Parte Prima: Capitulo XXX
Una tormenta paurosa s'era scatenata e fischiava fra le ruote della vettura, lungo le colonne, al di là dell'angolo della stazione. Vetture, colonne, uomini; tutto quello che si poteva scorgere veniva ricoperto da un sol lato di neve e sempre di più se ne ricopriva. Per un attimo la tormenta parve calmarsi, ma poi di nuovo si sferrò con raffiche tali che sembrava non si potesse resisterle. Nel frattempo alcune persone corsero e, scambiando allegramente qualche parola, fecero scricchiolare le assi della banchina aprendo e richiudendo continuamente la porta grande. L'ombra contorta di un uomo scivolò sotto i piedi di lei e si udì il rumore di un martello sul ferro... «Telegrafa!» echeggiò una voce irritata dall'altra parte nel buio della tormenta. «Favorite qua, n. 28!» gridarono ancora altre voci e delle persone imbacuccate corsero, ricoperte di neve. Due signori, con le sigarette accese in bocca, le passarono accanto. Ella respirò ancora una volta per prendere aria a sazietà e aveva già tirato fuori la mano dal manicotto per afferrarsi alla colonnina e rientrare in vettura, quando accanto a lei un individuo dal cappotto militare le intercettò la luce vacillante del fanale. Si voltò e in quell'attimo riconobbe il viso di Vronskij. Portando la mano alla visiera, egli s'inchinò e domandò se avesse bisogno di qualcosa e se potesse esserle utile. Anna lo fissò a lungo senza rispondere nulla e, malgrado l'ombra in cui era, vedeva, o le sembrava di vedere, anche l'espressione del viso e degli occhi di lui. Ancora quell'espressione di reverente ammirazione che la sera prima l'aveva tanto impressionata. Più di una volta in quei giorni, e fino a pochi momenti prima, era andata ripetendo a se stessa che Vronskij era per lei uno dei cento giovanotti eternamente identici che s'incontrano dovunque, e che ella mai avrebbe concesso a se stessa di pensare a lui; ma ora, in quel primo attimo dell'incontro, fu presa da un senso di orgoglio gioioso. Non c'era bisogno di chiedere perché fosse là. Lo sapeva così sicuramente come s'egli avesse detto che si trovava là perché voleva essere dov'era lei.

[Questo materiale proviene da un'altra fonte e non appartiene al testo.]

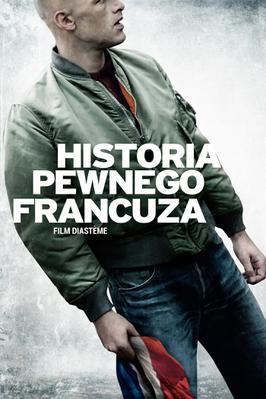 Un Français - Poster - PL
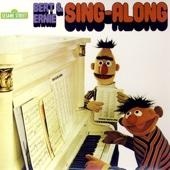 Sesame Street: Bert and Ernie Sing-Along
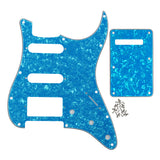 FLEOR Set of 11 Hole SSH Pickguard Back Plate with Screws for Strat Electric Guitar ,18 Colors Available - iknmusic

— Non sapevo che foste in viaggio. Perché viaggiate? — disse, abbassando la mano con la quale stava aggrappata alla colonnina. E un'irrefrenabile gioia e animazione le illuminarono il viso.
— Perché viaggio? — ripeté lui, guardandola dritto negli occhi. — Voi sapete che io viaggio per essere dove siete voi — disse — e non posso fare altrimenti.
Nello stesso tempo, come se avesse superato degli ostacoli, il vento spazzò via la neve dai tetti delle vetture, strascinò una lamiera di ferro ch'era riuscito a strappare, e il fischio della locomotiva ruggì, lugubre e cupo. A lei ora tutto l'orrore della tormenta pareva ancora più bello. Egli aveva detto proprio quello che l'anima sua desiderava, ma che la sua ragione temeva. Ella non rispondeva nulla, e sul viso di lei egli scorgeva la lotta interiore.
— Perdonatemi se vi spiace quello che ho detto — disse umilmente.
Parlava con cortesia, con rispetto, ma con tanta fermezza e ostinazione che per molto tempo ella non poté rispondere nulla.
— È male quello che dite, e vi prego, se siete un gentiluomo, dimenticate quello che avete detto; anch'io dimenticherò — disse infine.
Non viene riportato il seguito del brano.